What the exercise asks: The material below contains a line with "Password+Metal Knob" and a line with "External battery box + Code + Knob". Copy exactly those two lines and all lines between them.

Listed entries:
--------------------------------

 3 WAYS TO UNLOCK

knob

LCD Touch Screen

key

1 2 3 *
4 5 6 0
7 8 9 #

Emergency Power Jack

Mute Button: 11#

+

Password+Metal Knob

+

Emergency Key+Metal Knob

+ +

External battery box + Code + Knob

--------------------------------

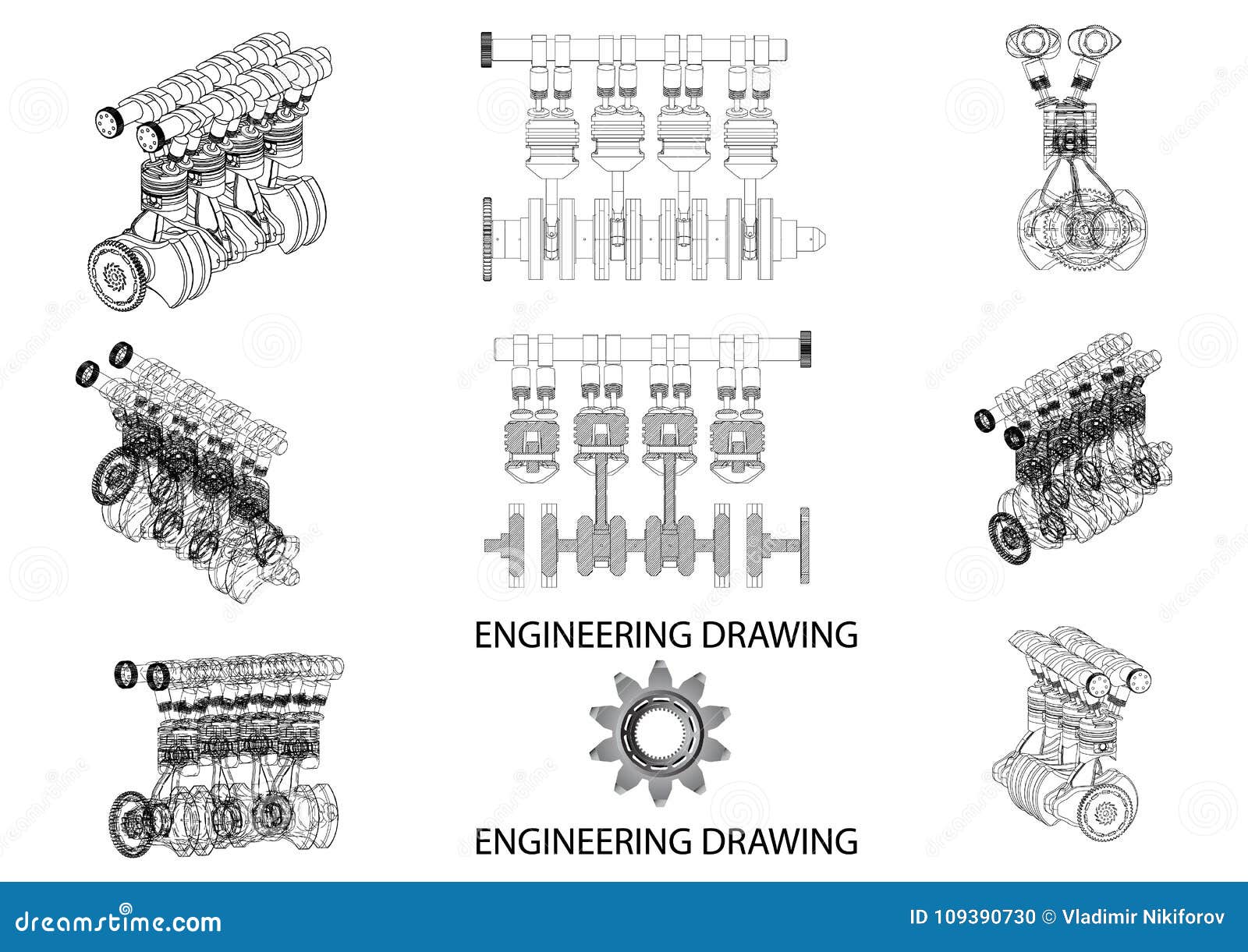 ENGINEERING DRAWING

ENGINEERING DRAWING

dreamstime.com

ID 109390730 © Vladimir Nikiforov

--------------------------------

Solution for this problem:
Password+Metal Knob

+

Emergency Key+Metal Knob

+ +

External battery box + Code + Knob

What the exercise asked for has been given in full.